### Given exercise 1:
Answer these questions about the article on Jenny Giampalmo:
(a) What are the names of her two older sisters?
(b) Around what grade did Annie Jubb become friends with her?
(c) How many goals per game did the county's top scoring offense average this season?
### Given exercise 2:
Replace every "Lookup" in the dataset items listing with "Locate", keeping everything else unchanged and leaving the pictures out.

start Text to read

Glenelg's Jenny Giampalmo caps field hockey career as Howard County Player of the Year

Jenny Giampalmo was torn.

It was the night before field hockey and soccer tryouts her freshman year, and she had yet to fully commit to either sport. She could follow in the footsteps of her two older sisters, Susie and Christina, and play for the renowned Glenelg field hockey program. Or she could carve her own athletic path with another activity she enjoyed.

Initially, her plan was to play soccer. Her mother had already turned in all of the necessary forms. But around 8 p.m. that night, she was looking through her school schedule and realized she hardly had any classes with her closest friends, some of whom dated back to elementary school. If she chose to play soccer, she’d rarely see them.

It was at that moment Giampalmo made a decision that would shape the rest of her high school athletic career.

“I changed my mind because a lot of my friends were doing field hockey,” Giampalmo said. “So I just decided, ‘You know, that’s what I’m going to do.’”

“We all wanted her to play field hockey because she’s so good obviously, and we wanted to play alongside her,” added Annie Jubb, who became friends with Giampalmo around second or third grade. “We thought she was going to play soccer, and then she didn’t tell us and she showed up at tryouts, and we were very, very happy of course.”

Trading her cleats for a hockey stick proved to be a worthwhile resolution, as Giampalmo cherished the relationships she developed with both her old buddies and her once-unfamiliar teammates. And it didn’t hurt that Giampalmo was always one of the program’s top players. She was Glenelg’s lone sophomore starter during its state semifinal run in 2016 and a first-team All-County midfielder on the Gladiators’ state championship team a year ago.

This season, Giampalmo served as a captain, the No. 1 facilitator for the county’s top scoring offense (4.1 goals per game) and a key piece for a defense that allowed just 13 shots to find the back of the cage.

She was the engine that drove the Glenelg back to the state semifinals and the motivator who would not let the Gladiators dwell on their mistakes.

end Text to read
start Listing

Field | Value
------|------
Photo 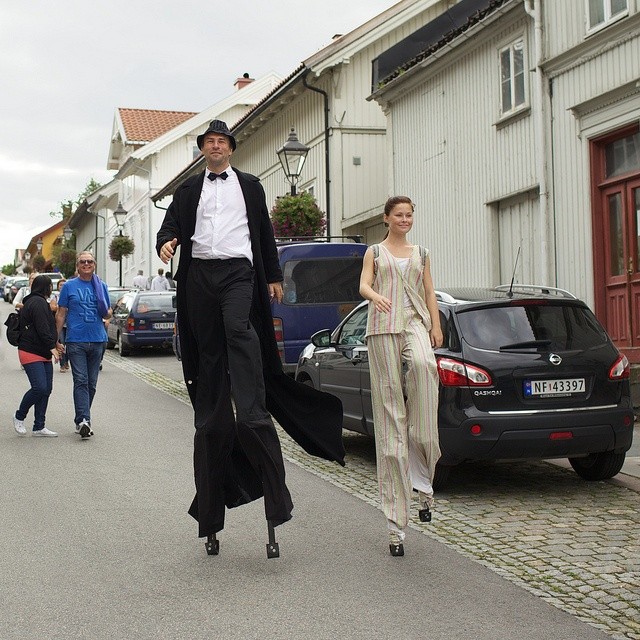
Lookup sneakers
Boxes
[75,421,94,440]
[32,428,58,437]
[13,414,27,436]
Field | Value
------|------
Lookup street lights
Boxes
[113,201,129,287]
[275,125,311,199]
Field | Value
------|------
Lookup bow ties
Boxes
[208,172,228,181]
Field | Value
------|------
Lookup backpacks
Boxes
[4,299,29,346]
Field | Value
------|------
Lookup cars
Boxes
[3,271,67,304]
[102,287,179,357]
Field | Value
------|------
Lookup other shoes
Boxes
[60,362,70,373]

end Listing

### Task output 1:
(a) Susie and Christina
(b) Around second or third grade
(c) 4.1 goals per game

### Task output 2:
Field | Value
------|------
Photo 
Locate sneakers
Boxes
[75,421,94,440]
[32,428,58,437]
[13,414,27,436]
Field | Value
------|------
Locate street lights
Boxes
[113,201,129,287]
[275,125,311,199]
Field | Value
------|------
Locate bow ties
Boxes
[208,172,228,181]
Field | Value
------|------
Locate backpacks
Boxes
[4,299,29,346]
Field | Value
------|------
Locate cars
Boxes
[3,271,67,304]
[102,287,179,357]
Field | Value
------|------
Locate other shoes
Boxes
[60,362,70,373]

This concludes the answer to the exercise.